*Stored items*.

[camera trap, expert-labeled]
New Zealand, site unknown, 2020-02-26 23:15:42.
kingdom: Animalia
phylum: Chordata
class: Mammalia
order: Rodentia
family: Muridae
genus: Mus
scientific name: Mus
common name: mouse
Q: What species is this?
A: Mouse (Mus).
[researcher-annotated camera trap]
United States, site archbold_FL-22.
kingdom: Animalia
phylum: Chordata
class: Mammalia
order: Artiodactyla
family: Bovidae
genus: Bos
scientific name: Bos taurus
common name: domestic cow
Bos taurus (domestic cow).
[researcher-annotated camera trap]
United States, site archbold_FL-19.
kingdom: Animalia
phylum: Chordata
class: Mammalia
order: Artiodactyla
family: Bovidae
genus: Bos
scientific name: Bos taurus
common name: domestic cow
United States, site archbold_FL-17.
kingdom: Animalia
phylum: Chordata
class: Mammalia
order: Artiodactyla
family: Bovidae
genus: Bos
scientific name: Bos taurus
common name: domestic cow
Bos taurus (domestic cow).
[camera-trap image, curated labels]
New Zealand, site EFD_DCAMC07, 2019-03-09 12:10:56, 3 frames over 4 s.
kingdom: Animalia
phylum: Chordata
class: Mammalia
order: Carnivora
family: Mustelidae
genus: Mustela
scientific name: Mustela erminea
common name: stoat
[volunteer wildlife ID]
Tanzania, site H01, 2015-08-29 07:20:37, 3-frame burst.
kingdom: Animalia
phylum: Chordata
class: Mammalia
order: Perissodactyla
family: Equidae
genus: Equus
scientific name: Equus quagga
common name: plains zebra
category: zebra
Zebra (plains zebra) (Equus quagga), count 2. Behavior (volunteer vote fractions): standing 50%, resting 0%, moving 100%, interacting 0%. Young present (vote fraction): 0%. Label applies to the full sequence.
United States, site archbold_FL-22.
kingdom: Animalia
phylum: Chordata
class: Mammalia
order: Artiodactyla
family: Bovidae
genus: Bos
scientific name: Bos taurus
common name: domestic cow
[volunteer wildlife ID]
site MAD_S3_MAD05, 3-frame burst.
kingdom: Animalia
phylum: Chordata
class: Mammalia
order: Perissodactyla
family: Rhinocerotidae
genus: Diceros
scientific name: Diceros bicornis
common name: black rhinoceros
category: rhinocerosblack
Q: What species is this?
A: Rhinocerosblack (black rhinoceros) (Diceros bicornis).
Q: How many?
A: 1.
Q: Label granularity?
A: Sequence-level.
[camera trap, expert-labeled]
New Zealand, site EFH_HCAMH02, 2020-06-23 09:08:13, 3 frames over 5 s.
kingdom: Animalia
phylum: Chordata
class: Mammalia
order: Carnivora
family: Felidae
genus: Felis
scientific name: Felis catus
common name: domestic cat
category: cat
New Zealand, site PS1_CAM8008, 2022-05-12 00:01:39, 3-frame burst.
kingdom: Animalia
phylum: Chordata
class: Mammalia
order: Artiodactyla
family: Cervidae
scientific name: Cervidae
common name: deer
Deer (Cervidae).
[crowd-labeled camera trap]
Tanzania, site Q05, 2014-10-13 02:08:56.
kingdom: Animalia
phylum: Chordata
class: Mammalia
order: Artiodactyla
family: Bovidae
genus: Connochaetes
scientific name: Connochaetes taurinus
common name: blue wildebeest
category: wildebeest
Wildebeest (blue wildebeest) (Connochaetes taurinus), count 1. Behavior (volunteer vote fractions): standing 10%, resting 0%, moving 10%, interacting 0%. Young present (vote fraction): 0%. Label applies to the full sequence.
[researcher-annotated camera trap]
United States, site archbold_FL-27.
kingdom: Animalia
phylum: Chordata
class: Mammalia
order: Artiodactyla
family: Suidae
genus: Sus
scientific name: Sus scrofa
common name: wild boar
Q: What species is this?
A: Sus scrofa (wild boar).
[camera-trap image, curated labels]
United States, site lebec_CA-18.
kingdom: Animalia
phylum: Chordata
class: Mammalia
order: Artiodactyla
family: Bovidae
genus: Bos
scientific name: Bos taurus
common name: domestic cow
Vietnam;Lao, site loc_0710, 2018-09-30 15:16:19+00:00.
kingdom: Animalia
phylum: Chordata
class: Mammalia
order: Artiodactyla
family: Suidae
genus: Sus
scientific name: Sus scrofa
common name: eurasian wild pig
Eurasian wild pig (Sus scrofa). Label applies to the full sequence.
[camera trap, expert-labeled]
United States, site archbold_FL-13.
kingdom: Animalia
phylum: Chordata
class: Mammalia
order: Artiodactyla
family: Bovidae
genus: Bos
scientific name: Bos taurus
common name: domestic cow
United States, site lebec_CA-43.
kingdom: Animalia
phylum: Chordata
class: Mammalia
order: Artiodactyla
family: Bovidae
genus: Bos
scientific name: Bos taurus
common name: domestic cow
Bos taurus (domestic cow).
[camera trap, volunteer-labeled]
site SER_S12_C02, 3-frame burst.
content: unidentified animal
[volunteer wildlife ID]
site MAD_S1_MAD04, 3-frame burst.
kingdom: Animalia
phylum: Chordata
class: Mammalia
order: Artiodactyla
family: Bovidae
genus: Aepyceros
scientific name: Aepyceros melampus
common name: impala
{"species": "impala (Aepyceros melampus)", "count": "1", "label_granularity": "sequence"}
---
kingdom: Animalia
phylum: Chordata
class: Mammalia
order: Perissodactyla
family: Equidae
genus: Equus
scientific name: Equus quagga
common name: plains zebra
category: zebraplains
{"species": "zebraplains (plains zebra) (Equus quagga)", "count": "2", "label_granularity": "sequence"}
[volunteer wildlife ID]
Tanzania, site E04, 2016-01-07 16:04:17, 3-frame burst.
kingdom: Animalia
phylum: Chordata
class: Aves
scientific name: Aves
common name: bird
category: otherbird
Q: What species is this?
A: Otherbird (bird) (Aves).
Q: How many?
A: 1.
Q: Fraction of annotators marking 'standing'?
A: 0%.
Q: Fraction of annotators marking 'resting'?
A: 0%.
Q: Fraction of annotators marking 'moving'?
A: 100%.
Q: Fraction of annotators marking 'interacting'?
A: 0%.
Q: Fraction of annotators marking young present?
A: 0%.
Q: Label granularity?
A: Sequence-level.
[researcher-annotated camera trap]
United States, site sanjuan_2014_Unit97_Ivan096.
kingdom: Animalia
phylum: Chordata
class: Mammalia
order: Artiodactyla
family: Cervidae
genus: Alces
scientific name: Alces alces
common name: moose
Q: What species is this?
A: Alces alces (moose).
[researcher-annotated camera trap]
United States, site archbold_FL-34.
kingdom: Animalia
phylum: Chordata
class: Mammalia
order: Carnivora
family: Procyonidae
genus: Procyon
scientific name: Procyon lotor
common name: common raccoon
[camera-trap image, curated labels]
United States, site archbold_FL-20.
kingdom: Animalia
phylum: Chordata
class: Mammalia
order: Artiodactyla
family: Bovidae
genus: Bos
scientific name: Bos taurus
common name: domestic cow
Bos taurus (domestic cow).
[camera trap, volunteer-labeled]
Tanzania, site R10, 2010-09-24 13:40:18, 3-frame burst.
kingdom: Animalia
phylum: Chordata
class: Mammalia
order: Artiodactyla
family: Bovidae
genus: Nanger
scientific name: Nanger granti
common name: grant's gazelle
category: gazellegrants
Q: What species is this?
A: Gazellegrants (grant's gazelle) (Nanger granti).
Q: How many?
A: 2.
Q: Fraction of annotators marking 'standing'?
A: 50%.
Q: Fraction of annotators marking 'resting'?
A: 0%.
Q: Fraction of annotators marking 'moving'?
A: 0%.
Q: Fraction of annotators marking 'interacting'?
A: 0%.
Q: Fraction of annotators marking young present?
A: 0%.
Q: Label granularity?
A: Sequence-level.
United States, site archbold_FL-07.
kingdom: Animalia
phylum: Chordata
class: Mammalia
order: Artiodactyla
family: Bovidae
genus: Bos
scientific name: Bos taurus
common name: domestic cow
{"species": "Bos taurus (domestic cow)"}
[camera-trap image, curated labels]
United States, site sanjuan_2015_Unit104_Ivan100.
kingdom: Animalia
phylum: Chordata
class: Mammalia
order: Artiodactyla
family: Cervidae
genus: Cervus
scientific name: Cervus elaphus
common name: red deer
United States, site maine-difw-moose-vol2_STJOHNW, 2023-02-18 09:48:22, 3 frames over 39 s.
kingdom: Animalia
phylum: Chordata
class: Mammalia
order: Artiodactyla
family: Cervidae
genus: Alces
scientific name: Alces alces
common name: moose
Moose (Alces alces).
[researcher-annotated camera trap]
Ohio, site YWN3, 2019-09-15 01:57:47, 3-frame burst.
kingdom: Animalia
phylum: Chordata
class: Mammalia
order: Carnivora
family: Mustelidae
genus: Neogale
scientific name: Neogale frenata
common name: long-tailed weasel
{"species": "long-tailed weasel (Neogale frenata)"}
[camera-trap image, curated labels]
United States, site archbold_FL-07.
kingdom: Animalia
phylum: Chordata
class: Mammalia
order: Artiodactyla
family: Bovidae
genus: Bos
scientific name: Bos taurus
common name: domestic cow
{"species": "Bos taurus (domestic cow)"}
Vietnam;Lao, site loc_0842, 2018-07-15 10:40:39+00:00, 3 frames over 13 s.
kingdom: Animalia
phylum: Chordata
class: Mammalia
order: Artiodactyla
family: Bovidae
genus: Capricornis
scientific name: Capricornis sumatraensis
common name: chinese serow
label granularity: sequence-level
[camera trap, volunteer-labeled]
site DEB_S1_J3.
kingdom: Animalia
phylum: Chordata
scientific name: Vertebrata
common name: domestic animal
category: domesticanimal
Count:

*Task goal*. Go through the records line by line, and copy each line that holds the string "burst".

*The answer*.
Tanzania, site H01, 2015-08-29 07:20:37, 3-frame burst.
site MAD_S3_MAD05, 3-frame burst.
New Zealand, site PS1_CAM8008, 2022-05-12 00:01:39, 3-frame burst.
site SER_S12_C02, 3-frame burst.
site MAD_S1_MAD04, 3-frame burst.
Tanzania, site E04, 2016-01-07 16:04:17, 3-frame burst.
Tanzania, site R10, 2010-09-24 13:40:18, 3-frame burst.
Ohio, site YWN3, 2019-09-15 01:57:47, 3-frame burst.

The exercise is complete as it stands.